Country: France
Genre: Action
Director: Luc Besson
Year: 2008
Rating: 




TRASH CINEMA RECOMMENDED MOVIE
There are only two things wrong with Taken: director Pierre Morel and the PG-13 rating.
Director Pierre Morel sticks closely to the Bourne Ultimatum action template, having editor Frédéric Thoraval cut like a madman, and directing cinematographer Michel Abramowicz to move the camera jerkily around, so that what we get most of the time is not action itself, but the impression of action. That’s too bad because the fight choreography by Olivier Schneider appears to be pretty good. The reason for this slam bang editing and filming style is mainly commercial. In order to avoid an R rating, and increase profits, an action movie has to give the impression of being hard hitting. The Bourne method gives that impression without the need for graphic violence, which would result in an R rating.

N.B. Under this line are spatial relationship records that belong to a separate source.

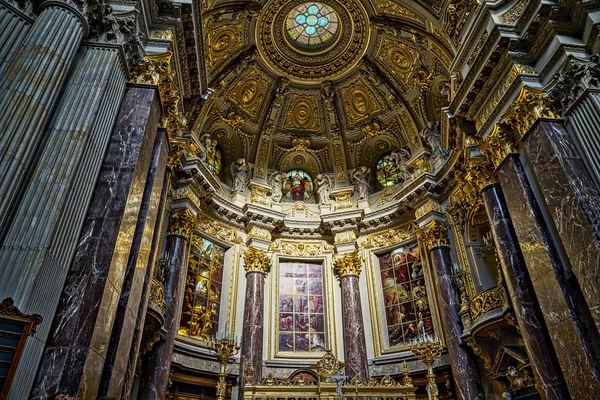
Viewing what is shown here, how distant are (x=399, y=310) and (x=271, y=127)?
391 inches

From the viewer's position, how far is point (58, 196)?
18.7ft

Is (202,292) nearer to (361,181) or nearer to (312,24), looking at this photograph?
Answer: (361,181)

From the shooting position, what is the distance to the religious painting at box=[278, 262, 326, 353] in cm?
1551

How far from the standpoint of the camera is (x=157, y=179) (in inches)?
351

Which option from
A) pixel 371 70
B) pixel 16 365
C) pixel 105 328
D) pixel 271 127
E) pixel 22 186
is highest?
pixel 371 70

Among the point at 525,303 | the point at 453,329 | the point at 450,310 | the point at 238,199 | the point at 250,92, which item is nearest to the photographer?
the point at 525,303

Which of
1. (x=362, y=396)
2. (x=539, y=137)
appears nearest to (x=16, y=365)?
(x=362, y=396)

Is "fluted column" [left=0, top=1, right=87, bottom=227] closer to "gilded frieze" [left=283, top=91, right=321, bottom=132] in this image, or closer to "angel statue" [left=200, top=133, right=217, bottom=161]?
"angel statue" [left=200, top=133, right=217, bottom=161]

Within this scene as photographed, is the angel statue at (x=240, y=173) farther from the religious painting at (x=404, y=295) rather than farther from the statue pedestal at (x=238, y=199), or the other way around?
the religious painting at (x=404, y=295)

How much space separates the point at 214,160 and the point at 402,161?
8.36 metres

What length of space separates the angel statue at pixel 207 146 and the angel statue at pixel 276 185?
9.86 ft

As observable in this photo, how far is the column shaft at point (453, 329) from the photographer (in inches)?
460

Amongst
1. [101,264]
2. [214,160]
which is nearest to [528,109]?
[101,264]

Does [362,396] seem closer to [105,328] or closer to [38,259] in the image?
[105,328]
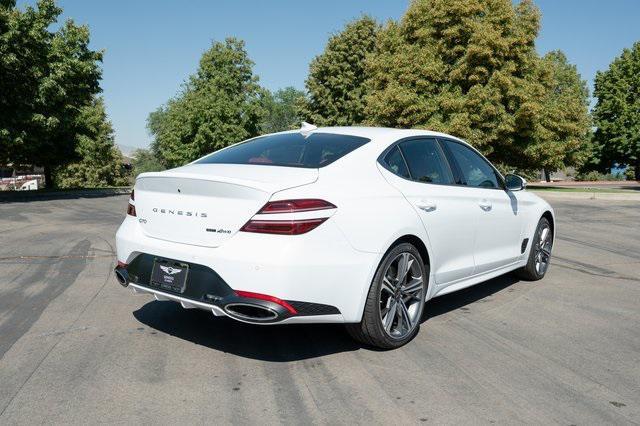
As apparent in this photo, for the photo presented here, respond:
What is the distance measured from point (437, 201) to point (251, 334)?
177cm

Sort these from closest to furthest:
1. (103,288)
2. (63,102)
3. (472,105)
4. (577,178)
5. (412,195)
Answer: (412,195), (103,288), (472,105), (63,102), (577,178)

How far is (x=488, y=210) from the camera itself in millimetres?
5352

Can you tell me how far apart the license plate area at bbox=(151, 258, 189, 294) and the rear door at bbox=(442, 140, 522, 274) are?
257 centimetres

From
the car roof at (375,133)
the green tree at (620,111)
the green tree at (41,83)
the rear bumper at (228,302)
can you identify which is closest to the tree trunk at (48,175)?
the green tree at (41,83)

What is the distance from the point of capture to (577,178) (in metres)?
55.9

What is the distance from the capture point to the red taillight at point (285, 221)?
→ 3.45 m

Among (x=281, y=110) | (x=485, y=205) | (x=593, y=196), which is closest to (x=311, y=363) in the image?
(x=485, y=205)

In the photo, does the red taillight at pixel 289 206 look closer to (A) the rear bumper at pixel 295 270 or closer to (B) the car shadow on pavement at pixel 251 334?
(A) the rear bumper at pixel 295 270

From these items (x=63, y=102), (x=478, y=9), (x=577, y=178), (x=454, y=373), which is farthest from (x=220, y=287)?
(x=577, y=178)

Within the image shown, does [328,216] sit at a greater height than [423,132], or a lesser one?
lesser

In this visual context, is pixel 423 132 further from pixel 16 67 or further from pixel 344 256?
pixel 16 67

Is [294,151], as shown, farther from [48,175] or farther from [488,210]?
[48,175]

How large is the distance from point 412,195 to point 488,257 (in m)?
1.50

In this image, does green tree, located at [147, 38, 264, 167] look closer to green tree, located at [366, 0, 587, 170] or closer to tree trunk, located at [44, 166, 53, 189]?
tree trunk, located at [44, 166, 53, 189]
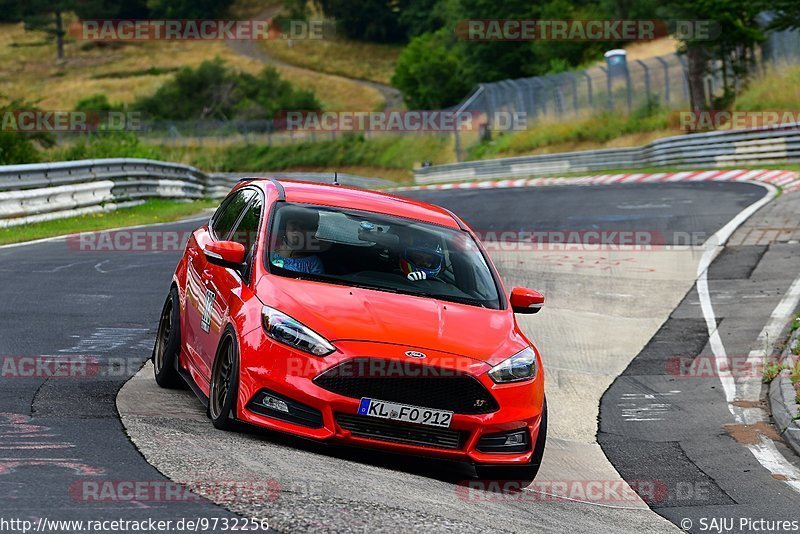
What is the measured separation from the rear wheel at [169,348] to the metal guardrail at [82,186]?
1180 cm

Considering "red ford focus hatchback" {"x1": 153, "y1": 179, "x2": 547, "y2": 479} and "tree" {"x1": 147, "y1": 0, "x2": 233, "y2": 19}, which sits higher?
"red ford focus hatchback" {"x1": 153, "y1": 179, "x2": 547, "y2": 479}

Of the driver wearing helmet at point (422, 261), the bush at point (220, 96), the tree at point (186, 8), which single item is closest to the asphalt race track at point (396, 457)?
the driver wearing helmet at point (422, 261)

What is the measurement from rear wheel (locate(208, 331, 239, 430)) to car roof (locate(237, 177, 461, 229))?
4.66 feet

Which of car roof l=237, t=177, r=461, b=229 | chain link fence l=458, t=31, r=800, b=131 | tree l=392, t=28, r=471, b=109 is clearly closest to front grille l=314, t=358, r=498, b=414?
car roof l=237, t=177, r=461, b=229

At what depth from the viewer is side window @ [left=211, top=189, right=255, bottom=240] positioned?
30.4 ft

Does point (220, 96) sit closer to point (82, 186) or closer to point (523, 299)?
point (82, 186)

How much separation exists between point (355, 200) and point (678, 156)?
92.9ft

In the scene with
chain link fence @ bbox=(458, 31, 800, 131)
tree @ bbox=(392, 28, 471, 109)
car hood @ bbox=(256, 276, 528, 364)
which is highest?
car hood @ bbox=(256, 276, 528, 364)

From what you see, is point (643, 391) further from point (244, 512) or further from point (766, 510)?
point (244, 512)

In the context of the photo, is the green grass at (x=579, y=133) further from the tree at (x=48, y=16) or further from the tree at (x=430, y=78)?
the tree at (x=48, y=16)

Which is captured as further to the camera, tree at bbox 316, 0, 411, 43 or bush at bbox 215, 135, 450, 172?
tree at bbox 316, 0, 411, 43

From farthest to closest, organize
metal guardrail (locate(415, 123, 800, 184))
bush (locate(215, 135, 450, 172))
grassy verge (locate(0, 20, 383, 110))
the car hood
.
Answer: grassy verge (locate(0, 20, 383, 110))
bush (locate(215, 135, 450, 172))
metal guardrail (locate(415, 123, 800, 184))
the car hood

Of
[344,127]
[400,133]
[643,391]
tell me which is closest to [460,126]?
[400,133]

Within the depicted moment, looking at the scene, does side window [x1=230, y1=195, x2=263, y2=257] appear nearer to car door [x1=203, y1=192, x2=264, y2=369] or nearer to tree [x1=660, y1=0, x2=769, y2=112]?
car door [x1=203, y1=192, x2=264, y2=369]
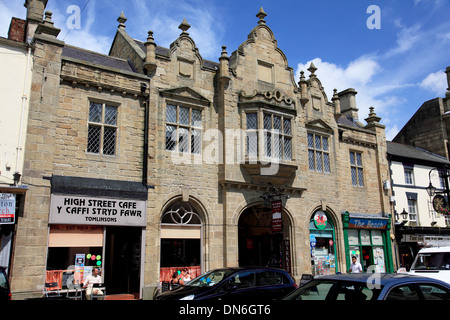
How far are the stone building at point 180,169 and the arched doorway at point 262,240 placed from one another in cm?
6

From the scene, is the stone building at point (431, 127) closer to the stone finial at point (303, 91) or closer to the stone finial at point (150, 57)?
the stone finial at point (303, 91)

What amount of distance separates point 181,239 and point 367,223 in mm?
11038

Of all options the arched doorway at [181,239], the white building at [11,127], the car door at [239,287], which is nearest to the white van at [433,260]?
the car door at [239,287]

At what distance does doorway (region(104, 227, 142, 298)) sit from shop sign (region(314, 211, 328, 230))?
909 centimetres

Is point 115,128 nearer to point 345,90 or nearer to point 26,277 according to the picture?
point 26,277

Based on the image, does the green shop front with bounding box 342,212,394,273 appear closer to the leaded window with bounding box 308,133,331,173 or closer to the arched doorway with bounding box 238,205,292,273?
the leaded window with bounding box 308,133,331,173

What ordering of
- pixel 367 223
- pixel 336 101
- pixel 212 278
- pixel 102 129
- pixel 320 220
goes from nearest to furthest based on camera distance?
1. pixel 212 278
2. pixel 102 129
3. pixel 320 220
4. pixel 367 223
5. pixel 336 101

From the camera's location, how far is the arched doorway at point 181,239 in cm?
1469

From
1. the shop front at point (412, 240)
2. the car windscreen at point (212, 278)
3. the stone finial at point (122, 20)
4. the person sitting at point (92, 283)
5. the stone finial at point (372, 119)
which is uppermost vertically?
the stone finial at point (122, 20)

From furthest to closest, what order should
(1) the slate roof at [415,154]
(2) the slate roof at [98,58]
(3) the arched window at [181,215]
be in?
1. (1) the slate roof at [415,154]
2. (2) the slate roof at [98,58]
3. (3) the arched window at [181,215]

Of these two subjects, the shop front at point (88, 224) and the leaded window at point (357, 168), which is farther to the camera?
the leaded window at point (357, 168)

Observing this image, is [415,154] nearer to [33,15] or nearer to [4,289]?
[33,15]

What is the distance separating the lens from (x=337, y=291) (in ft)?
19.8

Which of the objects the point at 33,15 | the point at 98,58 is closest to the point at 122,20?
the point at 98,58
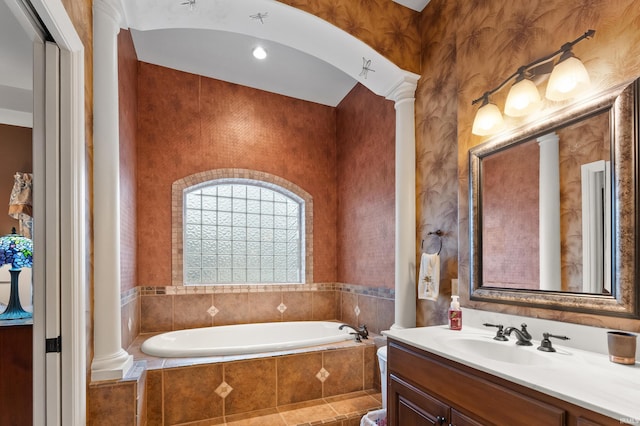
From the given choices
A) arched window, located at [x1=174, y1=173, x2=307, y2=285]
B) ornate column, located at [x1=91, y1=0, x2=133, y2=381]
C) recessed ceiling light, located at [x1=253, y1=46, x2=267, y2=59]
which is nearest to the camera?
ornate column, located at [x1=91, y1=0, x2=133, y2=381]

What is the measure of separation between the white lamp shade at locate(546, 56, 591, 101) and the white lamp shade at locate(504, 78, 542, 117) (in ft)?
0.32

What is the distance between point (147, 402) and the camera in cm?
217

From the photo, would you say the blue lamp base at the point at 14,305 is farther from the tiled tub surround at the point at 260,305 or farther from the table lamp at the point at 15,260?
the tiled tub surround at the point at 260,305

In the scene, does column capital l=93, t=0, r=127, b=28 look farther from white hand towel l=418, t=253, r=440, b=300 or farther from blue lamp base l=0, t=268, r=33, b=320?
white hand towel l=418, t=253, r=440, b=300

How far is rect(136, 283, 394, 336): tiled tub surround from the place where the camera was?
3127mm

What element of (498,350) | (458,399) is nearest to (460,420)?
(458,399)

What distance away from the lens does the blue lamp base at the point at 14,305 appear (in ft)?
4.93

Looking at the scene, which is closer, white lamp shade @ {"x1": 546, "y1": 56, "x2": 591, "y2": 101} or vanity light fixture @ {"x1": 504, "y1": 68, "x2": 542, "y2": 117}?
white lamp shade @ {"x1": 546, "y1": 56, "x2": 591, "y2": 101}

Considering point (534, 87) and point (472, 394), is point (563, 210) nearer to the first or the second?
A: point (534, 87)

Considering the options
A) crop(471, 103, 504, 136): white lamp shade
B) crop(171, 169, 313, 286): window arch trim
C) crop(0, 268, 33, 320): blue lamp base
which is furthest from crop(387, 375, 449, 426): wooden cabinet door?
crop(171, 169, 313, 286): window arch trim

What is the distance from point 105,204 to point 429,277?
199 cm

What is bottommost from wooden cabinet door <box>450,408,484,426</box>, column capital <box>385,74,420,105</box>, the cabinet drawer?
wooden cabinet door <box>450,408,484,426</box>

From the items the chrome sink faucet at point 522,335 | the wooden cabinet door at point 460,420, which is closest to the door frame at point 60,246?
the wooden cabinet door at point 460,420

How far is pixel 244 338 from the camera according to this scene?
130 inches
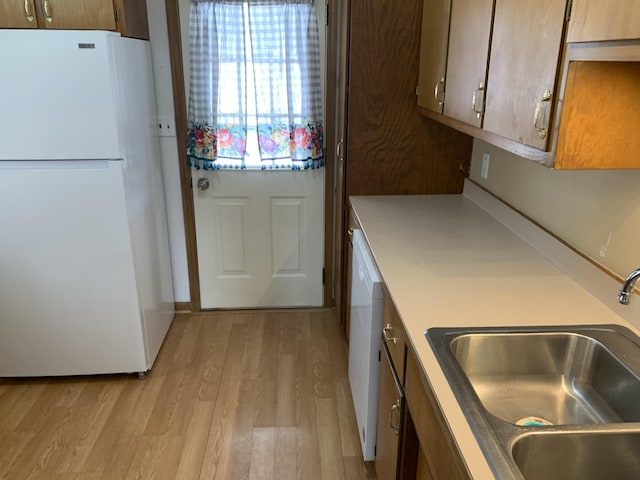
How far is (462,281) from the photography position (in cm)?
169

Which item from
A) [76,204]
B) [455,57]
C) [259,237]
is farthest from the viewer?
[259,237]

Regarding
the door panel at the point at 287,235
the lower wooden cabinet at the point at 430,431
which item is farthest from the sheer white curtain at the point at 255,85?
the lower wooden cabinet at the point at 430,431

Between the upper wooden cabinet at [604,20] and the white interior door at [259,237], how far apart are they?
7.05 feet

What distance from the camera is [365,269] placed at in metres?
1.93

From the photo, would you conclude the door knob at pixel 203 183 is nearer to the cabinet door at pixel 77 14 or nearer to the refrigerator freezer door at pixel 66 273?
the refrigerator freezer door at pixel 66 273

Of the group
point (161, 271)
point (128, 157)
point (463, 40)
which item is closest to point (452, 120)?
point (463, 40)

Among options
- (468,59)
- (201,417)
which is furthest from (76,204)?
(468,59)

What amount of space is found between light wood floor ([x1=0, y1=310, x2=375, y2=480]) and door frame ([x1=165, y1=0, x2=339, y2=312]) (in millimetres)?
383

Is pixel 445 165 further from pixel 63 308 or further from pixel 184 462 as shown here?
pixel 63 308

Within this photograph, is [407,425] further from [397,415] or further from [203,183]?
[203,183]

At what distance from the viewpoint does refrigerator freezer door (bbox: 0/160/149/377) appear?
2.37m

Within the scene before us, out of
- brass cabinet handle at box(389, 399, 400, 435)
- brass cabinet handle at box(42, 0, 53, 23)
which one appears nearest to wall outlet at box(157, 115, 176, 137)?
brass cabinet handle at box(42, 0, 53, 23)

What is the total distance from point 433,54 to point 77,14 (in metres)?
1.51

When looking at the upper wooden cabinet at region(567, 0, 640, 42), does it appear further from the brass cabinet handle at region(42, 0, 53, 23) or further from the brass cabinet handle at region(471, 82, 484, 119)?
the brass cabinet handle at region(42, 0, 53, 23)
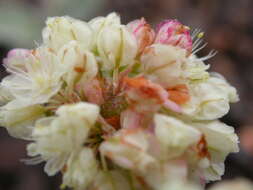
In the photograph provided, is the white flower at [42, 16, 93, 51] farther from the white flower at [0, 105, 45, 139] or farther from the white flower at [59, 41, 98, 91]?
the white flower at [0, 105, 45, 139]

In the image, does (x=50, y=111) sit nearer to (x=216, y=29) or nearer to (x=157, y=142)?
(x=157, y=142)

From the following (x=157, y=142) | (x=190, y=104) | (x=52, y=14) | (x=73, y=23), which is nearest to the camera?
(x=157, y=142)

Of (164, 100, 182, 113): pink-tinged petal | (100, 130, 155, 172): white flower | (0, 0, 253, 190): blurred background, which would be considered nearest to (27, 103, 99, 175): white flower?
(100, 130, 155, 172): white flower

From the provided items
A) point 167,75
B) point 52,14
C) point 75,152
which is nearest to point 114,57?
point 167,75

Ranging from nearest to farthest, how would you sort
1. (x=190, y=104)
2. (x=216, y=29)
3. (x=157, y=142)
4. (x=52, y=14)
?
(x=157, y=142) < (x=190, y=104) < (x=52, y=14) < (x=216, y=29)

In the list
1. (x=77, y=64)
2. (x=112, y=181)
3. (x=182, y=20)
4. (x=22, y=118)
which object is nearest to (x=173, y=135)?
(x=112, y=181)

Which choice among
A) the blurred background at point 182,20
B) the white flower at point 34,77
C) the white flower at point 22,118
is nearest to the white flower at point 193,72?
the white flower at point 34,77

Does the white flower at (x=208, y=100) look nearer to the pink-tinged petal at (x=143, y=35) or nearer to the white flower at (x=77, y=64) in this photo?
the pink-tinged petal at (x=143, y=35)
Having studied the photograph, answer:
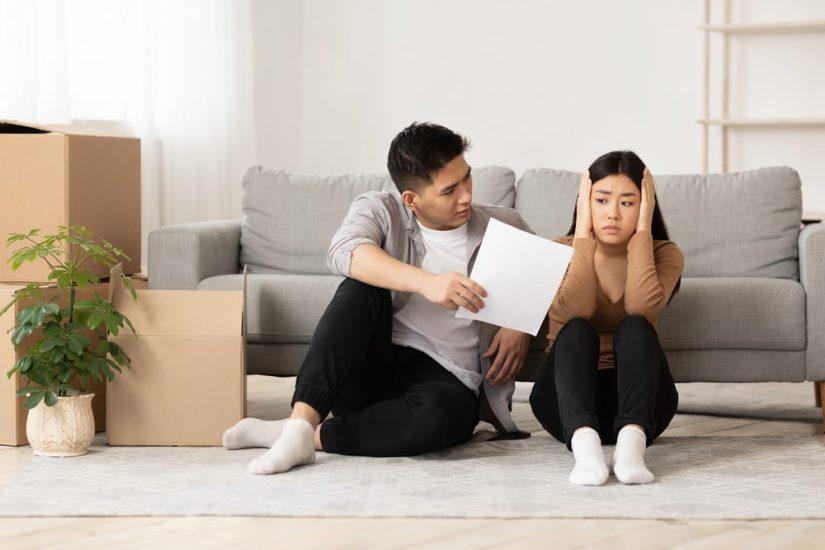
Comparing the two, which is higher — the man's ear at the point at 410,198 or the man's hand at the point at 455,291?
the man's ear at the point at 410,198

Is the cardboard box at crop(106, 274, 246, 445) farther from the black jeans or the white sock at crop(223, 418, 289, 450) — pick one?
the black jeans

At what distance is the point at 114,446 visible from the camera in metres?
2.38

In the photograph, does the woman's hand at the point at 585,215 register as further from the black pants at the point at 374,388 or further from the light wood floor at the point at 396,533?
the light wood floor at the point at 396,533

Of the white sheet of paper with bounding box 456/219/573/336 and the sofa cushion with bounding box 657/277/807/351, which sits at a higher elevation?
the white sheet of paper with bounding box 456/219/573/336

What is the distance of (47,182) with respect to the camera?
2.49 metres

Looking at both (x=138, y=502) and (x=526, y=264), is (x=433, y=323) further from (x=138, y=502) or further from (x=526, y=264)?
(x=138, y=502)

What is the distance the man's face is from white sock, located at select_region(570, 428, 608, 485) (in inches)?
20.1

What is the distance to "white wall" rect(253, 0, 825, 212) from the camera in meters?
4.46

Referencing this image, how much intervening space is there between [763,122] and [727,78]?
0.97 feet

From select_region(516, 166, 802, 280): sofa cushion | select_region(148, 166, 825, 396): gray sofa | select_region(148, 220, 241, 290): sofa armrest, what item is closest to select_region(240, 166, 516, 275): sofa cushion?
select_region(148, 166, 825, 396): gray sofa

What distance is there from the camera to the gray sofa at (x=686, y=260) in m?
2.55

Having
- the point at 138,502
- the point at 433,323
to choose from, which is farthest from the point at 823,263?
the point at 138,502

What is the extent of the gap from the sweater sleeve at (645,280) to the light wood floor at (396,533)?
542 millimetres

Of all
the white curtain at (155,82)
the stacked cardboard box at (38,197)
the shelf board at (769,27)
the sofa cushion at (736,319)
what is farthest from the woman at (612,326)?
the shelf board at (769,27)
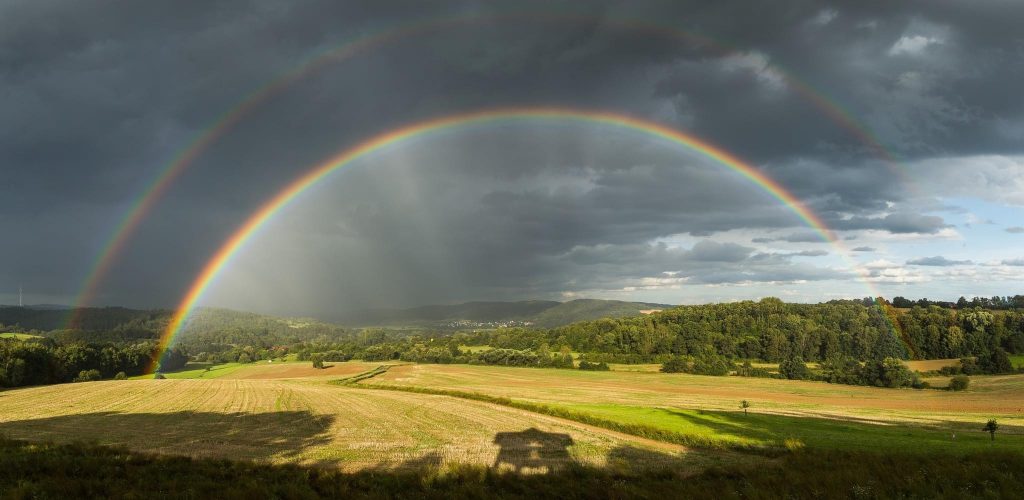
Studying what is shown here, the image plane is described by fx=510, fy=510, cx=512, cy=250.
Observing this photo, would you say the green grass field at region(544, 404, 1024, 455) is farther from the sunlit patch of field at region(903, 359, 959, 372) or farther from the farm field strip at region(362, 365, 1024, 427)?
the sunlit patch of field at region(903, 359, 959, 372)

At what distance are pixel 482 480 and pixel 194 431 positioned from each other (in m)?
25.8

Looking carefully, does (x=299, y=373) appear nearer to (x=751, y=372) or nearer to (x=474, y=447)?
(x=474, y=447)

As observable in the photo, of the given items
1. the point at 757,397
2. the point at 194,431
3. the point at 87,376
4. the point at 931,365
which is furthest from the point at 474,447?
the point at 931,365

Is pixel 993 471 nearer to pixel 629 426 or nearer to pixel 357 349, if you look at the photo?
pixel 629 426

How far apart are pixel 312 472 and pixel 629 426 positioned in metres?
22.0

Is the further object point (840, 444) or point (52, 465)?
point (840, 444)

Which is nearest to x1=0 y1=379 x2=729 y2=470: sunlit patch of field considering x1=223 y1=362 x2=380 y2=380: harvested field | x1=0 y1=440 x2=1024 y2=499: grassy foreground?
x1=0 y1=440 x2=1024 y2=499: grassy foreground

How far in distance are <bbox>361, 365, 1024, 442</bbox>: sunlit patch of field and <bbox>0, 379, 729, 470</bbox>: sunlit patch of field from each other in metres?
8.34

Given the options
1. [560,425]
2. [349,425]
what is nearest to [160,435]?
[349,425]

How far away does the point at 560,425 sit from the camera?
35469 mm

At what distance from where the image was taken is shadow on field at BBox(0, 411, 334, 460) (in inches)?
976

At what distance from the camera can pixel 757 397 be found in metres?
70.2

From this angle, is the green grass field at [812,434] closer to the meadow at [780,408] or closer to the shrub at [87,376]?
the meadow at [780,408]

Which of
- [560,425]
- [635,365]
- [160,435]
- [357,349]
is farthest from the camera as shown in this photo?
[357,349]
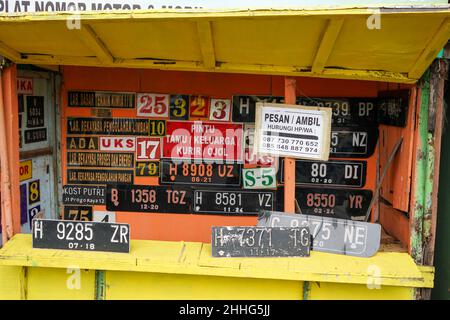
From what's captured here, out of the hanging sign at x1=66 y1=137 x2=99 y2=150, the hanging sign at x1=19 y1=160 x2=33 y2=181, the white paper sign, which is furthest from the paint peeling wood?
the hanging sign at x1=66 y1=137 x2=99 y2=150

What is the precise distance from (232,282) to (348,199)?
1695 mm

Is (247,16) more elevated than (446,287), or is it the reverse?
(247,16)

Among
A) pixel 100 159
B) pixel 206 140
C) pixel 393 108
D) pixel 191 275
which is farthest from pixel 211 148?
pixel 393 108

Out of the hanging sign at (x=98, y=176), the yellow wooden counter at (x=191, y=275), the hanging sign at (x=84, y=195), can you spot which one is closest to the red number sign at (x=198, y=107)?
the hanging sign at (x=98, y=176)

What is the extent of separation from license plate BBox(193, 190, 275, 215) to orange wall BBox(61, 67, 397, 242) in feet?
0.25

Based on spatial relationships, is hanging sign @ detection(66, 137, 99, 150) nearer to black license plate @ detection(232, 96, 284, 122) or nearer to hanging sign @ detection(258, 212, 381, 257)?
black license plate @ detection(232, 96, 284, 122)

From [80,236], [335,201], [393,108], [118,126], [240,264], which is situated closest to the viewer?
[240,264]

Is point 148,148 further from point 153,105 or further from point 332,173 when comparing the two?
point 332,173

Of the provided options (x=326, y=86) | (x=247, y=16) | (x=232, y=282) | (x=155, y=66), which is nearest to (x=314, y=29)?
(x=247, y=16)

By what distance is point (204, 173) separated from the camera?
4578 mm

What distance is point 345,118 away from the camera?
4.41 m

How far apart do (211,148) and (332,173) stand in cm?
124

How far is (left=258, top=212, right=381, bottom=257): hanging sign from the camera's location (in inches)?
131

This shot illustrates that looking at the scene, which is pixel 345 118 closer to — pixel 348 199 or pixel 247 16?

The only trouble with that solution is that Luc Besson and Robert Mark Kamen have written a wonderfully greasy, disreputable Dad saves his little girl from the clutches of filthy Arabs type of story. It begs for a satisfactory comeuppance for the villains, which Besson and Kamen could have easily come up with. Stuff like people getting hit in the face with a board studded with rusty nails. Getting chewed up by a boat propeller. Losing their arm when it’s caught between a passing bus and a traffic sign. Getting ripped in half by…you get the point. Taken should be dag nasty. The audience as a whole should exhale and wince at least half a dozen kill scenes.
Screenwriters Luc Besson and Robert Mark Kamen do their jobs. The script dispenses with pretty much all of the typical exposition. Almost all of the scenes have a payoff, whether emotional or physical. In terms of getting from one action sequence to the next, the script for Taken is probably about the most efficient I’ve ever seen. The dialog is very good, of it’s kind. The sequence in which Bryan Mills (Liam Neeson) coaches his daughter over the phone on what do while she’s being kidnapped accomplishes several things. It’s incredibly tense, it establishes Mills’ coolness and professionalism under pressure, and it sets up a number of plot devices.
Much has been made of Taken’s lack of realism. For example, by analyzing a tape of the kidnapping call, Mills is able to pinpoint the village that the speakers come from, and even the name of one of the speakers. As unlikely as it seems, it is possible to place a speaker very close to where he grew up on the basis of speech. I remember somebody doing it on a television show when I was a kid. Besides, the criticism kind of misses the point. Taken is obviously a daddy Rambo fantasy. Of course it’s absurd. But the filmmakers take their fun seriously enough not to make it patently absurd.
Critics don’t seem to have a problem with a flick like Transporter 2, in which the hero drives his car into the air and turns it upside down so that a hook can dislodge the explosive device placed on the undercarriage of the car. In fact, they applaud the absurdity because it gives them an excuse to stop looking at the movie critically and just poke fun at it.
On the other hand, Taken takes it’s fantasy seriously enough to make it’s events borderline plausible. Sure, Mills couldn’t possibly take on as many trained killers as he does in Taken and live through the ordeal, but at any one moment, he doesn’t engage in any behavior that’s physically impossible, just unlikely.
To sell this scenario, the filmmakers have made the inspired decision to cast Liam Neeson as the rampaging papa. He has the physical presence to make it believable, and he’s such a good actor that he gives Taken a gravity that it probably doesn’t deserve. The rest of the leads are serviceable, if not quite as adroit. Maggie Grace is appropriately silly as Kim, the daughter who goes on a jaunt to Europe against daddy’s better judgement. Famke Janssen is fine as the brittle ex-wife. Xander Berkeley is irritating but not hateful as the rich as Midas stepdad who Mills has to compete with. But where casting directors Ferne Cassel and Nathalie Cheron really shine is in the various stooges and lowlifes that Mills plows through to get to his kidnapped daughter. They’re all distinctive and grimy, especially Arben Bajraktaraj as Marko, the Albanian scumbag behind the kidnapping, and Nabil Massad as Sheik Raman, the oily and obese pervert who is willing to pay big bucks to bust the cherries of drug addled virgins.
So, what does Taken add up to? It’s an entertaining and energetic thriller, but the action in Taken lacks the clarity and mean spirited edge that would really put it over the top. It’s too bad that Taken wasn’t directed by writer Luc Besson himself, who knows how to make these films. Taken could have been an exploitation classic, but it’s content to merely be amusing.